Tak hanya membangun kebun, Pemkab Kukar juga aktif mempromosikan kopi lokal melalui berbagai kegiatan. Salah satunya lomba meracik kopi yang berhasil menarik minat hingga tingkat nasional. Bahkan, sekolah kejuruan seperti SMKN 2 Sebulu sudah menyiapkan kurikulum khusus pengolahan kopi.
“Kami berharap dukungan dari Pemprov Kaltim, tidak hanya pada sektor hortikultura, tetapi juga pada pengembangan komoditas kopi sebagai salah satu unggulan Kukar,” harapnya.
Seno Aji pun memberikan pujian atas keseriusan Kukar dalam mengembangkan kopi lokal. Menurutnya, kopi Liberica dari Prangat Baru punya potensi besar untuk dikenalkan ke pasar lebih luas.
“Saya salut dengan Pak Bupati yang serius mengembangkan kebun kopi ini. Harapannya, kopi dari Prangat Baru ini bisa dikenal sebagai kopi Liberica unggulan dari Kukar,” ungkapnya.
Pemprov Kaltim juga tengah mengembangkan program reaktivasi lahan pertanian dalam rangka swasembada beras tahun 2026. Program ini bisa bersinergi dengan upaya Kukar mengembangkan kopi sebagai komoditas unggulan.
Kunjungan juga menyoroti pembangunan rest area “Odah Singgah” yang berada di jalur utama lintas Bontang–Sangatta–Berau.

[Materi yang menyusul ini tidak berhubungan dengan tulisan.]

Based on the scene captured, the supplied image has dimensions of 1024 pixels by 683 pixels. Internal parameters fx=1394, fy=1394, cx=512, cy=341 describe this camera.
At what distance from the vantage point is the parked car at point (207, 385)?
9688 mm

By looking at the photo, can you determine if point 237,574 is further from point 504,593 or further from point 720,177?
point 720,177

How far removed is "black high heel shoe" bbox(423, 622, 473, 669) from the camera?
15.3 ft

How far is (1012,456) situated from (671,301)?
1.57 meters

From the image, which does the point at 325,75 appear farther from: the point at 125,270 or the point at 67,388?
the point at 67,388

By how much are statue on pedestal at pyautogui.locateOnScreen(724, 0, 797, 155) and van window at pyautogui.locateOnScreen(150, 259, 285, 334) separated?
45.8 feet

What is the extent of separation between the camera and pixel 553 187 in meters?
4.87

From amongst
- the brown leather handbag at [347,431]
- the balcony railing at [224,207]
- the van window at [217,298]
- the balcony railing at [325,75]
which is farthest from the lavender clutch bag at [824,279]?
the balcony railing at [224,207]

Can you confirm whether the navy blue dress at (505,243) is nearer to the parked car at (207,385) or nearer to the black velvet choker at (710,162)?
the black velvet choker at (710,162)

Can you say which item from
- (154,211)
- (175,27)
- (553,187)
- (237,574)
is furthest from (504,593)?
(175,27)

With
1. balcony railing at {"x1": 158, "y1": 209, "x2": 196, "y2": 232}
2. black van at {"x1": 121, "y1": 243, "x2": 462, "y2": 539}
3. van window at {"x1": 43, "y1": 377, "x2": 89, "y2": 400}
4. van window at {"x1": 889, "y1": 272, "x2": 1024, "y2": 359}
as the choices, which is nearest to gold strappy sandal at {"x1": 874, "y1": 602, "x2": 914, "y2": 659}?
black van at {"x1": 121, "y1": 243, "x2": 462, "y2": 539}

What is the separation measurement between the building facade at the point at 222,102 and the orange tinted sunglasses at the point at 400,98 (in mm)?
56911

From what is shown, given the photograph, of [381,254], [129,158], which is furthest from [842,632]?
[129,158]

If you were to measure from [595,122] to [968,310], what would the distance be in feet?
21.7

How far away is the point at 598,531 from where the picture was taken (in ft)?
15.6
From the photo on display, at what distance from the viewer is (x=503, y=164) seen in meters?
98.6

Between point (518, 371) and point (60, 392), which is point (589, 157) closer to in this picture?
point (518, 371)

Lokasi ini akan difungsikan sebagai tempat istirahat sekaligus spot edukatif tentang kopi.
“Odah Singgah ini harus jadi tempat nyaman untuk istirahat dan juga menjadi sarana edukasi tentang kopi. Mari bersama kita wujudkan ini,” tegasnya.
Sementara itu, PT Pertamina Hulu Kalimantan Timur menegaskan pentingnya menjaga keberadaan luwak liar agar produksi kopi luwak tetap berkelanjutan dan ramah lingkungan.
Dengan kerja sama antara pemerintah, masyarakat, dan swasta, Kampung Kopi Luwak di Prangat Baru bersiap menembus pasar nasional sebagai ikon kopi Liberica dari Kukar.